# Favorite Coloring



## autumnheart (Mar 12, 2012)

Palominos.


----------



## DraftyAiresMum (Jun 1, 2011)

A nice bright bay with chrome...or without. Not picky either way. :lol:
_Posted via Mobile Device_


----------



## Roperchick (Feb 1, 2010)

well grew up dreaming about a big solid paly....got him so now I dream about a big dapple grey roflmao. really I don't care as long as the horse can get me to the calf


----------



## horseNpony (Sep 27, 2013)

This is just so hard to answer, but my all time favourite colour is silver black, i also love any horse that has a dark body and. Really light mane and tail. So taffys, silver dapples, chocolate silver, colours like that.

I also like the opposite, light body horses with dark manes and tails, like certain dapple greys.

Sorry i gave this longish answer, i can never answer that question with just a sentence


----------



## Cherrij (Jan 30, 2013)

I have always loved Blacks. But really like a crow's wing. Also my eye has been cought by golden buckskins - I saw a PRE that color once - Geez I fell in love. 
Sometimes grey's also catch my eye, but I know how hard it is to keep them clean.
However, Instead of all the colors I love I got a brown and a bay


----------



## blue eyed pony (Jun 20, 2011)

horseNpony said:


> my all time favourite colour is silver black, i also love any horse that has a dark body and. Really light mane and tail. So taffys, silver dapples, chocolate silver


Different names for the same colour. Just saying.

My favourite is either chestnut or black with a lot of white.


----------



## horseNpony (Sep 27, 2013)

blue eyed pony said:


> Different names for the same colour. Just saying.
> 
> My favourite is either chestnut or black with a lot of white.


I guess you learn something new everyday


----------



## Peppy Barrel Racing (Aug 16, 2011)

I would have to pick grulla at the top. But then dun on other bases. Also pretty partial to my dunskins coloring  dun and cream can make some pretty colors.

## TASK 1:
Extract from the thread on favorite coloring the passage from "I also like" up to and including "keep them clean.".
## TASK 2:
Lay out the lines of the records from the line with "Scan for benchs in the frame." up to and including the line with "341, 172, 401]]" as a Markdown table. Use a Row column numbering each line and a Line column holding its text, and leave out any blank lines.

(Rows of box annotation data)
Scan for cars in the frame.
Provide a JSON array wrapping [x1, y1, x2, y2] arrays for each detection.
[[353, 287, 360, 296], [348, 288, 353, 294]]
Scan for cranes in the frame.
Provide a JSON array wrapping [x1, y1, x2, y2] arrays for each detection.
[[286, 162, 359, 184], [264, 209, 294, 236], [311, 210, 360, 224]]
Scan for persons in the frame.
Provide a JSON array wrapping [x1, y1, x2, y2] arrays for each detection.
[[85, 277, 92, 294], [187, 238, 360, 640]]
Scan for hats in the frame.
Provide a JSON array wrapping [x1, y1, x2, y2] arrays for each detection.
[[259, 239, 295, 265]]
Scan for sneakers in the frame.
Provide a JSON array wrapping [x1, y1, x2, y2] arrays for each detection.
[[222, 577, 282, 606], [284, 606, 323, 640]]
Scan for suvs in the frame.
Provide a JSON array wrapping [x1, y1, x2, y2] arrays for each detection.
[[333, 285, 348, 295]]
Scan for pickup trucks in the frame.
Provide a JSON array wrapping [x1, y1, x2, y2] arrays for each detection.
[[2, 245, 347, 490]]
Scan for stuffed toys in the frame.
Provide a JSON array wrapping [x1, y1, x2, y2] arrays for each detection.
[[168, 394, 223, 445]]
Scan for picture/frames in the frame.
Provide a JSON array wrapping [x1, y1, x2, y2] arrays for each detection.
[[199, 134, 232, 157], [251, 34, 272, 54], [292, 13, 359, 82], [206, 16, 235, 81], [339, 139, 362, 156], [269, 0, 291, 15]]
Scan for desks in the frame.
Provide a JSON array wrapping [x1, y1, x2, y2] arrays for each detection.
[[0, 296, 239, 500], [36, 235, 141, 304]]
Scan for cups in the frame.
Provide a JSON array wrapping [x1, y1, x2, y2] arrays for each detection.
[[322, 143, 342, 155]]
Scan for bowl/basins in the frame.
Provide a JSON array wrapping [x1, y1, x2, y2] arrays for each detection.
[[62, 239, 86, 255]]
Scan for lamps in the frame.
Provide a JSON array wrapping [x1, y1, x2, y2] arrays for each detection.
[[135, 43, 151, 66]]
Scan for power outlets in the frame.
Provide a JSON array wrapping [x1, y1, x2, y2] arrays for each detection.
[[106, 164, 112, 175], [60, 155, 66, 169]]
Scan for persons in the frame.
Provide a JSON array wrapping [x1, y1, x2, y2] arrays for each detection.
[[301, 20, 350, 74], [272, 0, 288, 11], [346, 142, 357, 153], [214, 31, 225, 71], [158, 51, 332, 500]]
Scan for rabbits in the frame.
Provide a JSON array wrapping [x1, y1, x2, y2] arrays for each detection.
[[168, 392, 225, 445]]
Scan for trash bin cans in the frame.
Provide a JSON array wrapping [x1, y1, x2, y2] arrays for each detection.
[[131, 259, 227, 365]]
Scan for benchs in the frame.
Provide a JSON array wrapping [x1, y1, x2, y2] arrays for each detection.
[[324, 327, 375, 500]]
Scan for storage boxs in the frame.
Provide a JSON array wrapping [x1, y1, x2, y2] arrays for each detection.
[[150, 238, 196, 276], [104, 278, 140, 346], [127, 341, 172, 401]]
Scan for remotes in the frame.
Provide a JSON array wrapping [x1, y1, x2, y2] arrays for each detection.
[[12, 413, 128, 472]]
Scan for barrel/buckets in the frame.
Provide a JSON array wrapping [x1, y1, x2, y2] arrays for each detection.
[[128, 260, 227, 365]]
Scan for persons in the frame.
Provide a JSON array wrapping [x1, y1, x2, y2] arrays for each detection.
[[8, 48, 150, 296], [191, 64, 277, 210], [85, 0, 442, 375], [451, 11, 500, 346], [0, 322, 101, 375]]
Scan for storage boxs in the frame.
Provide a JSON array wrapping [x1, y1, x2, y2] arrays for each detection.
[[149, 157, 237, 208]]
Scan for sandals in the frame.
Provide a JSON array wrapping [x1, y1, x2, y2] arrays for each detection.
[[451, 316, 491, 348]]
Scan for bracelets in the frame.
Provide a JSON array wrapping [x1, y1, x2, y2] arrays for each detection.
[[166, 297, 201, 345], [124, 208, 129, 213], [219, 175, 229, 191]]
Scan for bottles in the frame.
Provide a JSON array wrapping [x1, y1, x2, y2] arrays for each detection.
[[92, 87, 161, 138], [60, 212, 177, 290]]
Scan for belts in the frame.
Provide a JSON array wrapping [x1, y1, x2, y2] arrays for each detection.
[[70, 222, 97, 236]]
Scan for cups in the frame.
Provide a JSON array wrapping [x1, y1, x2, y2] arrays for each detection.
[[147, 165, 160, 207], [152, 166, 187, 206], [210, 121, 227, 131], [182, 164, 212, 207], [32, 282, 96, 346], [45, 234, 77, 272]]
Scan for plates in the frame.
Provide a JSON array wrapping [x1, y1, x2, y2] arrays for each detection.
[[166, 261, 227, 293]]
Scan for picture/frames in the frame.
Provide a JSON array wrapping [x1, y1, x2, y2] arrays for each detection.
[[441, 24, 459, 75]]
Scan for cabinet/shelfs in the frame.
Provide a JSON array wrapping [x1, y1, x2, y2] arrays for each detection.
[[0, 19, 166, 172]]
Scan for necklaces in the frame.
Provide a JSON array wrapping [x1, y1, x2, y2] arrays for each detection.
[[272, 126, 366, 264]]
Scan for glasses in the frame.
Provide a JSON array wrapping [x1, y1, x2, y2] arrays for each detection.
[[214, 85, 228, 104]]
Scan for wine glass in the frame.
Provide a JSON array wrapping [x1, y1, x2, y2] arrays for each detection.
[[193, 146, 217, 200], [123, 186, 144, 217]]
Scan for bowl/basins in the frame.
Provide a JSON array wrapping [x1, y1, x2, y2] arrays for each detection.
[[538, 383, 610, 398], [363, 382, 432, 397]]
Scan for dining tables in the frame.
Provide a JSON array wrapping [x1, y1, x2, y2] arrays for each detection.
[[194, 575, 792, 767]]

## EXERCISE ANSWER 1:
I also like the opposite, light body horses with dark manes and tails, like certain dapple greys.

Sorry i gave this longish answer, i can never answer that question with just a sentence


----------



## Cherrij (Jan 30, 2013)

I have always loved Blacks. But really like a crow's wing. Also my eye has been cought by golden buckskins - I saw a PRE that color once - Geez I fell in love. 
Sometimes grey's also catch my eye, but I know how hard it is to keep them clean.

## EXERCISE ANSWER 2:
| Row | Line |
|---|---|
| 1 | Scan for benchs in the frame. |
| 2 | Provide a JSON array wrapping [x1, y1, x2, y2] arrays for each detection. |
| 3 | [[324, 327, 375, 500]] |
| 4 | Scan for storage boxs in the frame. |
| 5 | Provide a JSON array wrapping [x1, y1, x2, y2] arrays for each detection. |
| 6 | [[150, 238, 196, 276], [104, 278, 140, 346], [127, 341, 172, 401]] |